Wie wahrscheinlich ist es, dass ein Netzwerk, das nicht Facebook ist, zeitnah tatsächlich zur Zentrale der gesamten Markenaktivität auf Facebook werden kann? Im Großen und Ganzen muss man sagen: Das ist unwahrscheinlich. Für einige Marken, deren  Zielgruppe sehr gut auf einem oder mehreren der Netzwerke vertreten ist, kommt das vielleicht in Frage, doch alle anderen würden ihre Reichweite vermutlich künstlich einschränken, wenn viele Leute einfach nicht mitmachen oder mitreden können – mit Dialog hat das dann nichts mehr zu tun.
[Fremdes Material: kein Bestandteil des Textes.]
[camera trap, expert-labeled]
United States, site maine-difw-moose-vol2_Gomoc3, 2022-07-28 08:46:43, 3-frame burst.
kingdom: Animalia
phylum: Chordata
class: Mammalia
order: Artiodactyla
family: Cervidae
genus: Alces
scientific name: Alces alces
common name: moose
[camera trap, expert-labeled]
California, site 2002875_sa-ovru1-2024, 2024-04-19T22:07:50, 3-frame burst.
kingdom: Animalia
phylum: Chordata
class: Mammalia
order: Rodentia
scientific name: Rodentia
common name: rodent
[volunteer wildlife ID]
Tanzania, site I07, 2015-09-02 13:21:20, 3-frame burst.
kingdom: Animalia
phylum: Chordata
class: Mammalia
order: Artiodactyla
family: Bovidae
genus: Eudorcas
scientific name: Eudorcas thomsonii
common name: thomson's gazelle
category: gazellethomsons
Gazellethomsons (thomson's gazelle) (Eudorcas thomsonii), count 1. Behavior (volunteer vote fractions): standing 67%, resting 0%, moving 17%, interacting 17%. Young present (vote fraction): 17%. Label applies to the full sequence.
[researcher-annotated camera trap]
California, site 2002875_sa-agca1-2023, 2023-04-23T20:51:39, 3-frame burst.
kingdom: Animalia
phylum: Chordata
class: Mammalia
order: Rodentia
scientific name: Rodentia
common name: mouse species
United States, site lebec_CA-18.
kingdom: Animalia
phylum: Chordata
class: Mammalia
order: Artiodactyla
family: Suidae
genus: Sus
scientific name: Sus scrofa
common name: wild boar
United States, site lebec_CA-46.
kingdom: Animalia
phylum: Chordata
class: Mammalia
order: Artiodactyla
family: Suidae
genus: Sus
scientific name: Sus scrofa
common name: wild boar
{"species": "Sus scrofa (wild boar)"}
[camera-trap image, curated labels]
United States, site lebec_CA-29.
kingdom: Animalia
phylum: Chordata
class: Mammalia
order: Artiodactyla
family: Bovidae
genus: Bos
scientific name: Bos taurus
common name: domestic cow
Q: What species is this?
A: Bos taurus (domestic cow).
Außerdem sollte man im Hinterkopf behalten, dass die jetzt noch kostenlose organische Reichweite auf Netzwerken wie Instagram oder Pinterest in Zukunft durch einen ähnlichen Prozess wie auf Facebook abnehmen kann: Durch die „Verstopfung“ des Feeds sehen Nutzer weniger und weniger Markenposts. Die Unternehmen müssen ihre Reichweite dann durch Anzeigen wieder erreichen. Man sollte nicht annehmen, dass andere Netzwerke selbstverständlich altruistischer sind als Facebook (insbesondere, da Instagram zu Facebook gehört). Manfred Klaus kommentiert die aktuelle Debatte mit den Worten: „Es gibt kein Recht auf Gratis-Reichweite!“. Das werden auch andere Netzwerke so sehen. Ein Zuhause im Internet sollte daher möglichst auf eigenen Bedingungen gegründet sein: Das bietet die Homepage und vielleicht noch ein Blog. Social Media ist eine hervorragende Ergänzung zu diesen, da Nutzer sich dort tummeln. Das Auswahlkriterium sollte dabei sein, ob sich das Netzwerk zur verbesserten Zielgruppenansprache eignet: Sind die Nutzer dort, interagieren sie mit der Marke, und kann die Marke geeigneten Content liefern? Das sind Fragen, die bei der Entscheidung helfen sollten – nicht allein die Kosten. Dabei ist Facebook nicht die einzige Möglichkeit, denn auch andere Netzwerke bieten interessante Optionen. Allerdings sollte man Facebook nicht fluchtartig verlassen, nur weil die Bedingungen sich geändert haben: Wem Facebooks Targetingoptionen noch immer die beste (umfassendste, genaueste) Kundenansprache versprechen, der sollte bleiben. Für die meisten Unternehmen wird Facebook aufgrund der noch recht geringen Nutzerzahlen anderer Netzwerke aktuell die attraktivste Werbeplattform sein. Andere Social-Media-Kanäle sollte als Ergänzung mit Hinblick auf eine zukünftig größere Rolle etabliert werden.